A mezzala is a wide central-midfield player in a trio or diamond, playing outside and ahead of a single, deeper midfielder. This role is usually reserved for a creative, mobile player who is given licence to get forward and support attacks, but still has plenty of defensive responsibility. The term mezzala has come to denote – in English, at least – a modern variant of the box-to-box midfielder or the number 8.
In the W-M formation that was particularly prevalent in the 1930s, Italians often described the role of the two midfielders closest to the front line as the mezzale – the plural of mezzala. The term is a blend of the words ‘half’ and ‘winger’ due to the wide positions the two mezzale originally took up. In more recent times the role has become a specific position in central midfield, although movements out wide are still important.
A mezzala can play a key role in driving the team forward with penetrative running and passing. They create through the inside channels via vertical passing and making forward runs, both beyond the attackers towards goal and into wider positions on the outside of the forwards (below).
A must for a mezzala is significant technical quality with both feet, as well as strong decision-making skills when it comes to how and when to release the ball. The ability to use disguised passing and quick combinations to break through crowded areas are also key.
A mezzala also needs to be athletic and able to cover ground quickly with powerful, driving runs through midfield, so they can take advantage of any spaces that open up in the opposition’s shape. Equally, they need to be agile enough to make short, sharp movements through compact midfield areas, particularly when under pressure from the opposition. The combination of all of these skills means a mezzala should be able to help break a press and play a part in quickly turning defence into attack.
An added bonus for any mezzala is the ability to put dangerous crosses into the penalty area. After making a run out into a wide position, they are then able to create chances for teammates.
Energy and tempo are crucial to a mezzala’s out-of-possession work. If playing behind a lone centre-forward, they are often required to press alongside that forward and put pressure on the opposition’s centre-backs. If the opposition plays past them, they are then needed in midfield, so need to make a quick recovery run to make up the numbers in deeper areas. When playing behind two centre-forwards, their job is to cover and screen central passing options to prevent the ball being played into midfield.

### Information shown
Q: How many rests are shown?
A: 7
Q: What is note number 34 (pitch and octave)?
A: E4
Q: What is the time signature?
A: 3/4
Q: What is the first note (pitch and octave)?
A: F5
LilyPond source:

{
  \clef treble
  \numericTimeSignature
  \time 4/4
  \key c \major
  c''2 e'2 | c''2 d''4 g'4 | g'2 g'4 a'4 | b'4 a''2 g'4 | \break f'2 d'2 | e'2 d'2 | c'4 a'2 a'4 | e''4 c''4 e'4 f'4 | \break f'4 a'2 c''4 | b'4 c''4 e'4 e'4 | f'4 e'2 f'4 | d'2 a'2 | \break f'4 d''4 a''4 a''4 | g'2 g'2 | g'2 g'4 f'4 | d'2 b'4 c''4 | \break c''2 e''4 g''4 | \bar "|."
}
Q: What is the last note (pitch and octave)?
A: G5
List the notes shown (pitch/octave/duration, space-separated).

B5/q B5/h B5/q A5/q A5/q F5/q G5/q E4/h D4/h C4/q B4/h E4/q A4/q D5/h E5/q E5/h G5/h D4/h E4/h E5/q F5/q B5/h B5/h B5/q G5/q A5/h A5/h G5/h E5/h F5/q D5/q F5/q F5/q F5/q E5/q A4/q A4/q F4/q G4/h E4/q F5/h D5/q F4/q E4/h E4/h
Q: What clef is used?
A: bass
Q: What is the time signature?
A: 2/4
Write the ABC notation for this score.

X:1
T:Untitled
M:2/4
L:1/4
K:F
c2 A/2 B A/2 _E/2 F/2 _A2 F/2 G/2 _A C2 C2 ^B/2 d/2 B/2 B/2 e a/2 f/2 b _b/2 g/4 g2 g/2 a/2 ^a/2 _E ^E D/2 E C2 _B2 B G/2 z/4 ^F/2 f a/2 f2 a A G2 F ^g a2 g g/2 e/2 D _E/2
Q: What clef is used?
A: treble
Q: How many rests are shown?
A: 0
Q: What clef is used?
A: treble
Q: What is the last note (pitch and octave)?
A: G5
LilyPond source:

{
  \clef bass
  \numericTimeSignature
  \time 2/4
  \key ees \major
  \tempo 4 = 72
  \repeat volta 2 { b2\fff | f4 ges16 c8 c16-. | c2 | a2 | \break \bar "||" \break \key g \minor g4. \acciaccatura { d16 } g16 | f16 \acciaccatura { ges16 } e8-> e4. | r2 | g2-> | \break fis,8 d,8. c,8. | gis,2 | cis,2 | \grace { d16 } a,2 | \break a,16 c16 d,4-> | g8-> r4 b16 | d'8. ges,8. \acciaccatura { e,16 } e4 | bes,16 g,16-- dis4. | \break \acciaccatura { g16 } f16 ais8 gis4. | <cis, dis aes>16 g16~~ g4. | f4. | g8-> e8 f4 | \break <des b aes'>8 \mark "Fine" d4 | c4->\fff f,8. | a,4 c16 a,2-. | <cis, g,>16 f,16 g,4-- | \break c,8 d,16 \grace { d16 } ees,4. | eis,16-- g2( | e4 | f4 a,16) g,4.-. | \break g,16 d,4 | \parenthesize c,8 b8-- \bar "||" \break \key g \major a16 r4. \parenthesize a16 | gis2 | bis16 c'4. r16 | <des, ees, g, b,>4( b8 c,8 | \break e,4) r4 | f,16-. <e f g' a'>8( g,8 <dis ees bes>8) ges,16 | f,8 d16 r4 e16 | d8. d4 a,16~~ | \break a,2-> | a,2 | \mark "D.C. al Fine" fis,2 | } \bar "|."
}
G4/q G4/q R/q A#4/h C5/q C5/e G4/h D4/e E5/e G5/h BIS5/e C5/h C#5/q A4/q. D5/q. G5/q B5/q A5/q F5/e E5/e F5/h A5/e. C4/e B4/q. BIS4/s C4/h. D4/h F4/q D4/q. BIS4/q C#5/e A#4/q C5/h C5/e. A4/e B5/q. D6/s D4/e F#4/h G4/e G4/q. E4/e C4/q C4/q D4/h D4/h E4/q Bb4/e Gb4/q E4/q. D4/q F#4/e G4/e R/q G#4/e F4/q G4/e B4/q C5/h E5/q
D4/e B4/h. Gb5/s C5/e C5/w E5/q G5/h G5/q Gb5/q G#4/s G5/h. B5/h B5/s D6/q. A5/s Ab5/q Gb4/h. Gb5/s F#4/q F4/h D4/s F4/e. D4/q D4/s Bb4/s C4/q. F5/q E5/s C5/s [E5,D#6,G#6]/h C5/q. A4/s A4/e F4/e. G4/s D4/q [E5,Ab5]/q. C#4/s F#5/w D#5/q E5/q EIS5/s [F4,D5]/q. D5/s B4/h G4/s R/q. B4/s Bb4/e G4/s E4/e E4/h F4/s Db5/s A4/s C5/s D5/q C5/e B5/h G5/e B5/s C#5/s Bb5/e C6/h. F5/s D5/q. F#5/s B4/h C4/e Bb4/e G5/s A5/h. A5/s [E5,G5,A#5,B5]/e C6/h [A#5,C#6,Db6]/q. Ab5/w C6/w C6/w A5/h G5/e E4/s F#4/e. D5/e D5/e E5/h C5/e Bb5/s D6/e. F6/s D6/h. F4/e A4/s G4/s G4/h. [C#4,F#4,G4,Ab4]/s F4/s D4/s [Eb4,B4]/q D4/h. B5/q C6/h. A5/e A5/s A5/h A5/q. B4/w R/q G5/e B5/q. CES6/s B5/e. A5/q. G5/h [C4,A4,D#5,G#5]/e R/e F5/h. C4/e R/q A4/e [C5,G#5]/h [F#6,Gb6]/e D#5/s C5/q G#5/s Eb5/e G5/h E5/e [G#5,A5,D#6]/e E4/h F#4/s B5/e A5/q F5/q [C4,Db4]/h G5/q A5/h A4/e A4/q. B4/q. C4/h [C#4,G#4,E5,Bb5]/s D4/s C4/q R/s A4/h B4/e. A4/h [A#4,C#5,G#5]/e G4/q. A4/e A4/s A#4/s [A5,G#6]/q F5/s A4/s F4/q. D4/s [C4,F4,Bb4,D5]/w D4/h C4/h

### Tasks
A – Answer these questions from the text on the mezzala role, one line each:
(i) In which decade was the W-M formation particularly prevalent?
(ii) Which two words are blended in the term mezzala?
(iii) When a mezzala plays behind a lone forward, which opposition players is it often required to press alongside that forward?
B – Carry on the text on the mezzala role, starting after its final sentence.

### Answers
A –
(i) The 1930s.
(ii) "Half" and "winger."
(iii) The opposition's center-backs.

B –
If the mezzala is playing as part of a midfield three behind a narrow front three, then pressing the wider spaces when the opposition plays around the first line is their responsibility. Stamina and lots of short, sharp shuttle runs are integral to this.
Equally, game intelligence, awareness of where the opposition will look to progress, anticipation of their movements and good decision-making as to when to press are all important, too.
Kevin De Bruyne
Kevin De Bruyne is a sensational mezzala in Pep Guardiola’s 4-3-3 at Manchester City, for whom he uses his crossing ability in an inside-right position to great effect (above). Many of his deliveries are hit first time after receiving the ball in a supporting position beneath the winger or an advanced full-back. De Bruyne’s movement into wide areas creates plenty of chances; from there, he delivers with pace and accuracy as the opposition back line looks to step forward.
Ángel Di María
Ángel Di María’s movements from central midfield out wide under Carlo Ancelotti at Real Madrid allowed left winger Cristiano Ronaldo to attack centrally, where he is at his devastating best. Di María's overlapping runs provided wide support; when he took up a narrower position, he created space for overlapping left-back Marcelo.
Sergej Milinkovic-Savic has operated as a more direct threat as a mezzala for Lazio. In their 3-5-2 formation, Simone Inzaghi’s team counter-attack quickly and incisively, with Milinkovic-Savic helping to progress the ball forwards through quick combinations and movements into wider areas. He is also tasked with adding another body to attacks with supporting runs from midfield (below).
• Paul Pogba under Antonio Conte at Juventus.
• Andrés Iniesta under Pep Guardiola and Luis Enrique at Barcelona.
• Luka Modric for Real Madrid under Zinedine Zidane.
• Bernardo Silva for Manchester City under Pep Guardiola.
• Julian Draxler under both Unai Emery and Thomas Tuchel at Paris Saint-Germain.
• Corentin Tolisso for Lyon under Bruno Génésio.
A mezzala can help to exploit gaps in the opposition back line with through balls, penetrative runs into a gap between a centre-back and a full-back, and via intelligent positioning to receive high up the pitch.
Movement ahead of a full-back can add more variety to attacks, with overlapping runs that allow the winger to cut inside with the ball or create space for underlaps from the full-back. The movement and energy of a mezzala in central areas can add an extra threat to counter-attacks, in particular in how they support centre-forwards and wingers.
The sheer variety of their movement will help to make their team less predictable, with teammates free to move into less orthodox positions both on and off the ball.
The runs that the mezzala makes ahead of the ball can leave gaps behind them, so any team will require both balance and discipline from the rest of the central-midfield unit. Meanwhile, if the mezzala has drifted into a wide position during an attack, opportunities to counter-press centrally following a turnover may be harder to exploit than if they had remained central.
A mezzala is less defensive than a pure box-to-box midfielder, so recovery runs against a counter-attack may be less frequent, placing more defensive responsibility on the other midfield players.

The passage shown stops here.